Le début de l’Allegretto est une sorte de portique fait de puissance et d’arrogance : les hommes sont certains de maîtriser leur vie en paix. Le son est compact et riche. Puis les bois apportent des éléments bucoliques et tendres, la vie en paix est bien agréable ainsi décrite. La texture de l’orchestre s’allège comme par magie, la lumière devient douce, cela chante et danse. Puis insensiblement, la caisse claire presque inaudible intervient. A partir de là, un mouvement digne du Boléro de Ravel se construit. Tout l’orchestre va amplifier le thème simple et la caisse claire solo va embarquer avec elle deux, puis trois collègues, pour se faire entendre quand l’orchestre fait retentir des cuivres si dramatiquement. Ce passage d’un implacable tragique est un mélange de terreur et de jouissance. Le trouble est déstabilisant. Cette splendeur de son, cette direction magnifique, cet engagement des musiciens, tout est merveilleux et décrit pourtant la folie guerrière qui monte et ne s’arrête que sur la désolation de la destruction quasi totale. A ce moment, la plainte désolée de la flûte est si déchirante qu’elle rappelle que les premières flûtes ont été fabriquées dans des os creusés et percés. Sandrine Tilly est merveilleuse et sera poignante à chaque intervention. La description précise des autres mouvements serait fort longue. Nous allons donc insister sur la forte affinité qui existe entre Tugan Sokhiev et cette partition. Dans sa direction, quasi chorégraphique, il en met en valeur les audacieuses beautés orchestrales, la riche harmonie, les couleurs saturées ou diaphanes ; les phrasés sont creusés, les nuances sont extrêmes, la structure également est mise en valeur et la construction d’ensemble est lumineuse. La maturité est tellement belle chez ce musicien d’exception ! Les musiciens de l’orchestre sont des solistes magnifiques quand ils sont sollicités, et le jeu collectif, l’écoute mutuelle, sont celles d’un très, très grand orchestre.

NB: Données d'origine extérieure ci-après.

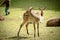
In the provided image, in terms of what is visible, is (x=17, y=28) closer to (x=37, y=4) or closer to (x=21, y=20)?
(x=21, y=20)

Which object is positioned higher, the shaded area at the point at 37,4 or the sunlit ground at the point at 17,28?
the shaded area at the point at 37,4

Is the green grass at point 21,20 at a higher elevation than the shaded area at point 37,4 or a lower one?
lower

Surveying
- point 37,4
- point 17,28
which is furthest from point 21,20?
point 37,4

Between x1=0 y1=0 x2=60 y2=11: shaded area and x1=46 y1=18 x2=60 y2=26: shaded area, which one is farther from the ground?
x1=0 y1=0 x2=60 y2=11: shaded area

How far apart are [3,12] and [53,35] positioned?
0.45 m

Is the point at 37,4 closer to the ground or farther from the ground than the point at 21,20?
farther from the ground

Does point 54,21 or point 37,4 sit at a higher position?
point 37,4

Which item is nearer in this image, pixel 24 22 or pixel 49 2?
pixel 24 22

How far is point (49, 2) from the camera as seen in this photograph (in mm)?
1800

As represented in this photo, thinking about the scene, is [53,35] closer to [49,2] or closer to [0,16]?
[49,2]

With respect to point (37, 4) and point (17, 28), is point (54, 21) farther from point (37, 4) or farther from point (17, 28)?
point (17, 28)

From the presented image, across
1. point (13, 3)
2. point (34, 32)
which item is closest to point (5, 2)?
point (13, 3)

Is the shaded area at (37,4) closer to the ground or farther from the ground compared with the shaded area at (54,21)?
farther from the ground

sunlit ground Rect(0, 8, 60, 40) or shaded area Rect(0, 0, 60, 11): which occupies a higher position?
shaded area Rect(0, 0, 60, 11)
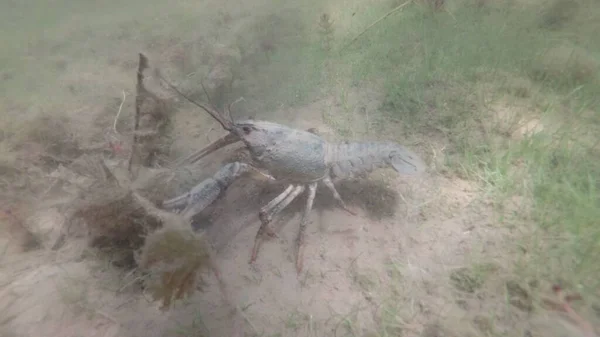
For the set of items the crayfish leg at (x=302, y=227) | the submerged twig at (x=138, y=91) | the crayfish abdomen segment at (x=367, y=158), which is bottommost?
the crayfish leg at (x=302, y=227)

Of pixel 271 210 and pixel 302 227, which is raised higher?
pixel 271 210

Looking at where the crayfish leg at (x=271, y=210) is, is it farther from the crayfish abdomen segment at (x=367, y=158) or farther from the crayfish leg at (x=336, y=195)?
the crayfish abdomen segment at (x=367, y=158)

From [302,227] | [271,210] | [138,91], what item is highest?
[138,91]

La fin si savamment construite, si étourdissante, laisse une partie du public comme hébétée. Les applaudissements n’en sont que plus tonitruants ensuite. Tugan Sokhiev, radieux, fait saluer ses amis solistes de l’orchestre l’un après l’autre, après avoir été rudement mis à l’épreuve et tout donné. Les cordes ont été hallucinantes de souplesse, les violons larges et poignants, les altos ont trouvé des couleurs incroyablement dramatiques, les violoncelles ont su être tragiques et les (10 !) contrebasses d’une rigueur implacable.

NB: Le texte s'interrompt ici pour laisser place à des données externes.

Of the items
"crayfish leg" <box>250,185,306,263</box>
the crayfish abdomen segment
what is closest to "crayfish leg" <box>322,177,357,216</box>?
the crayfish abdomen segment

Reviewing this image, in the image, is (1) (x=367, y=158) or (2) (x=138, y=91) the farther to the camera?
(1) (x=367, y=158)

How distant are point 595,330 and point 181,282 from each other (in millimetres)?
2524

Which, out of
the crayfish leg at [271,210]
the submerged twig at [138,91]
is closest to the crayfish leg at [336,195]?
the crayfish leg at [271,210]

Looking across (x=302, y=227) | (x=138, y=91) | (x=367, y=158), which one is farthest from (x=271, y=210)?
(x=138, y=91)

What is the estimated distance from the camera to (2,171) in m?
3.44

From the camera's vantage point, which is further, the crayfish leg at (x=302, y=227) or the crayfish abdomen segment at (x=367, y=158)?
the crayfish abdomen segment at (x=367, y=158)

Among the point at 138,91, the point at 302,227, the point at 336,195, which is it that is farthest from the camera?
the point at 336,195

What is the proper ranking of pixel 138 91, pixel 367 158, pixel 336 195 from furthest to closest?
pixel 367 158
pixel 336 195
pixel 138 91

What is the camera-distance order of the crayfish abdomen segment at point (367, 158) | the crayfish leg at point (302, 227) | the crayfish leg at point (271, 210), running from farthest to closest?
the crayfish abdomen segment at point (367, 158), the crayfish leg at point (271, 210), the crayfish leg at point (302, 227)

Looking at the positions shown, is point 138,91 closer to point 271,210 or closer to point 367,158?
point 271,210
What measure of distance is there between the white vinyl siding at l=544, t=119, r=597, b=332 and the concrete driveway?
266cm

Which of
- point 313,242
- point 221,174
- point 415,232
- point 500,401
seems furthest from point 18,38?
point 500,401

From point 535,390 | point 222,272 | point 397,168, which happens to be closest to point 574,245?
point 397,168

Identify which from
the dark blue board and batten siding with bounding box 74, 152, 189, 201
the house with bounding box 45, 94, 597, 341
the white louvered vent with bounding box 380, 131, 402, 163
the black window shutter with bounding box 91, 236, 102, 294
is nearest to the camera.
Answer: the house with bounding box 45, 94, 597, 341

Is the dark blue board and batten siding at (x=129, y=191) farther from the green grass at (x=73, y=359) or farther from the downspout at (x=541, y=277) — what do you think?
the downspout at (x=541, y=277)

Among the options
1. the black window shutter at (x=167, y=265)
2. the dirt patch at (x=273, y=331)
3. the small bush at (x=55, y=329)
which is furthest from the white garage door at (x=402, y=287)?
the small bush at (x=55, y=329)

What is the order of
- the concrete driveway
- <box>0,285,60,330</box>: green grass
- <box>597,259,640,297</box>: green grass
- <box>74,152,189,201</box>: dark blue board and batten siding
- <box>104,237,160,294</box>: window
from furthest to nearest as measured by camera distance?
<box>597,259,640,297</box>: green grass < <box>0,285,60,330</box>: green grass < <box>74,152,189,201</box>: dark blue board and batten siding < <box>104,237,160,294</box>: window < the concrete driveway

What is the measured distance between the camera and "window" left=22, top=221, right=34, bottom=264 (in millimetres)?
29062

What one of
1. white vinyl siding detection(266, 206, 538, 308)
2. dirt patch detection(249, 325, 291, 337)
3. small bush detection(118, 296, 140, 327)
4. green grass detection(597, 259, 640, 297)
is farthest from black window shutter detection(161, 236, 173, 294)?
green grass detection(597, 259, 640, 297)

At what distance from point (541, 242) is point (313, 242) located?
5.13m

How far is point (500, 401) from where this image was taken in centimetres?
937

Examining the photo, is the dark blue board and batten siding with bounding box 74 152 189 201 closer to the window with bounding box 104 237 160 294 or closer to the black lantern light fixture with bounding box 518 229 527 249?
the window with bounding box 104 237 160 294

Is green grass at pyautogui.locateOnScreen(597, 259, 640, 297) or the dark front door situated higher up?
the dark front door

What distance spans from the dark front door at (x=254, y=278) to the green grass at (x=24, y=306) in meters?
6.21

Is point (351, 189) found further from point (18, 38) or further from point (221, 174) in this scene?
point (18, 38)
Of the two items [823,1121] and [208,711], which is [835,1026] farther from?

Le lendemain, à la Philharmonie de Paris, dans une acoustique bien plus adaptée, parions que le succès aura également été colossal. Espérons que la Warner qui avait envisagé une intégrale des Symphonies de Chostakovitch avec ce chef et cet orchestre aura posé ses micros pour éterniser cette merveilleuse interprétation et ce moment historique !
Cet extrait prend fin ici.